To the surprise of no one, the World Happiness Report has ranked Finland as the happiest country overall for the seventh year in a row.
However, if you only consider its young people, Finland ranks seventh, with Lithuania taking the top spot, followed by Israel, Serbia, Iceland, Denmark, and Luxembourg.
If you’re wondering what sets Lithuania apart, the answer might lie in an ambitious ‘social model’ reform passed by their government in 2015, which set out to improve the labour market, upgrade social benefits, and reform social security. Today, Lithuania is among the most affordable countries in Europe. It also has one of the lowest levels of house price-to-income ratios and the highest homeownership rates in the OECD, with over 9 in 10 households owning their home outright.
(In comparison, only 50% of adults in the UK own their homes. In the US, that percentage currently stands at 65%.)
Other countries that made it to the top of the happiness rankings for young people are also among the most committed to ensuring that their citizens have better lives through robust social policies. One of my cousins studied in Copenhagen, Denmark, and he truly loved every second of his experience. He’ll likely move back there someday, too.
And sure, while owning a roof over your head, not having to work yourself to death to survive or feeling that if anything were to happen to your employment or health, you’d be in big trouble isn’t everything, I don’t think it’s an exaggeration to suggest it would alleviate the majority of young people’s worries. Money is hardly the most important thing in life, but if you think it doesn’t matter, you were never really poor.
Sadly, the dominant narrative here tends to be quite different. It shouldn’t be up to the employers or, heaven forbid, the government to fix systemic issues and, you know, pay people a living wage or intervene when that’s not happening. No, it’s up to the individuals to work harder and harder and figure it all out on their own, with the help of numerous books, podcasts, and articles that (allegedly) teach us how to be well, happy, and successful.
Well, if that were the case, and all that advice truly worked, surely the countries that are the biggest consumers of these products and services — the US and Canada top that list — would also be among the happiest.
But they aren’t, are they?
The author and writer Kirsten Powers recently wrote about this very topic in her newsletter Changing the Channel, and as she succinctly points out:
The fact is, happy and healthy people don’t just happen.
They are created by the culture in which they reside.
Blaming the screens won’t get us far. Neither will pretending that efforts made at an individual level can help us overcome massive systemic problems. (Or that we should ‘just wait for older generations to die’ so we can inherit all that Boomer wealth.)
And while it’s depressing to see how many young people report unhappiness today, there might be a silver lining to this, too.
The more disillusioned we become with the reality of our hyper-individualistic, capitalist society, the less incentive we see to back this system and the norms that guide it.

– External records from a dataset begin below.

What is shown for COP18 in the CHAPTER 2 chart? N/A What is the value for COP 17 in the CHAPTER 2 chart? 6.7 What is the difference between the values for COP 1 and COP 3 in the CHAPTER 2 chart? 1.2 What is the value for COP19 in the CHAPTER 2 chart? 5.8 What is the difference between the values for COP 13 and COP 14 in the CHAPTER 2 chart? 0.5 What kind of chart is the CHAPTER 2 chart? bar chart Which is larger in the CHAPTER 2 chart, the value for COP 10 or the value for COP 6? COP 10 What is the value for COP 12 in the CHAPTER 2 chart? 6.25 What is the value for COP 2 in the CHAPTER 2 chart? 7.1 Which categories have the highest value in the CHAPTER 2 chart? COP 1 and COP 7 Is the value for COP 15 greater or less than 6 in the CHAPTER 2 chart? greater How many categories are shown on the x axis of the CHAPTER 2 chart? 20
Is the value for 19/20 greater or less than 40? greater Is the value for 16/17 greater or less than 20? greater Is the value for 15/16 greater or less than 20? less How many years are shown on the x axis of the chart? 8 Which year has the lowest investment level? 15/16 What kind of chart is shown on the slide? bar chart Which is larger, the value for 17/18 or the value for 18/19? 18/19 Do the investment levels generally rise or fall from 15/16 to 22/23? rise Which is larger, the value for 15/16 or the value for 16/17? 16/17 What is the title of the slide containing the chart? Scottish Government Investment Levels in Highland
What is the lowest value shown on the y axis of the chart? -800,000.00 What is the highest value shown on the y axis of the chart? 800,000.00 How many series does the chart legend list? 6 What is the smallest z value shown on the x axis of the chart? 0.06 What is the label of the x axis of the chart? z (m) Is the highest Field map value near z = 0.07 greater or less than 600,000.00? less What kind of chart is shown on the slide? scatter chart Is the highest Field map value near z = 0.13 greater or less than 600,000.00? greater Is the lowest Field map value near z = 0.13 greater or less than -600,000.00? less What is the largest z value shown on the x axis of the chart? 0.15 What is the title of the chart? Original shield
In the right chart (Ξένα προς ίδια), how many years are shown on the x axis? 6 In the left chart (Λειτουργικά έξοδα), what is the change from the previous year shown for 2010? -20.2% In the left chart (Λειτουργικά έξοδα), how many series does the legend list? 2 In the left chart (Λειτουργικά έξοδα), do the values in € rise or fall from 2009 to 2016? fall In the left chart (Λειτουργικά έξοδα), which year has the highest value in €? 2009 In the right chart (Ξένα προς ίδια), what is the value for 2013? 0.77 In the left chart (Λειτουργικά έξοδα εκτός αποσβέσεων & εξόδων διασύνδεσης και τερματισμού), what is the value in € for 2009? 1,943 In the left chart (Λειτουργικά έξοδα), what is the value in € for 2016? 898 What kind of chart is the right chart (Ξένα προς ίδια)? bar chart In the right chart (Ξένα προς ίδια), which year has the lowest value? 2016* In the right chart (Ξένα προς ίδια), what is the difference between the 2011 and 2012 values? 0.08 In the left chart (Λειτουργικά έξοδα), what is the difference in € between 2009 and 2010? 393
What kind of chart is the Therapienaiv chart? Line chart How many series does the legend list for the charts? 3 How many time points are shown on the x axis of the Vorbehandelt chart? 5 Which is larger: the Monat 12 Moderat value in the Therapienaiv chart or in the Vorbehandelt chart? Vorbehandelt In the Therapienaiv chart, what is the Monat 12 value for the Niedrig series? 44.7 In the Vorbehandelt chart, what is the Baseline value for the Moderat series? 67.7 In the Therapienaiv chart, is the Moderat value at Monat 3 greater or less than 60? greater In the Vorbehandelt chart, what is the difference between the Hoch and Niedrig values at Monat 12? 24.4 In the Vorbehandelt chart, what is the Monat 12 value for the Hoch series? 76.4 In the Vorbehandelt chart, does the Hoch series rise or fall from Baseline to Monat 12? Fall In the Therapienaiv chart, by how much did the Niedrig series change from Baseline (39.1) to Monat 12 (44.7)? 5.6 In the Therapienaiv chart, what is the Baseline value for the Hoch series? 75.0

And, eventually, the more likely it becomes that one day we’ll succeed in changing all of that.
I'm a big fan of your use of adverbs, yay! As a former "Londoner" and former young person I can vouch that things started going downhill after 2016. I moved to Ireland and the housing problem is probably even worse than in the UK due to a shortage of available homes. As consumers and citizens we do hold a certain amount of power and I'd love to see that more in action (especially around elections). We can all be the pain in the a**e (British spelling 😎) of capitalism and privatisation, and all those policies that favour landlords, large investors, lobbies and so on. I really enjoyed reading your article.
Wow- I live in a country (Canada) with a low happiness level amongst my age group- that's depressing.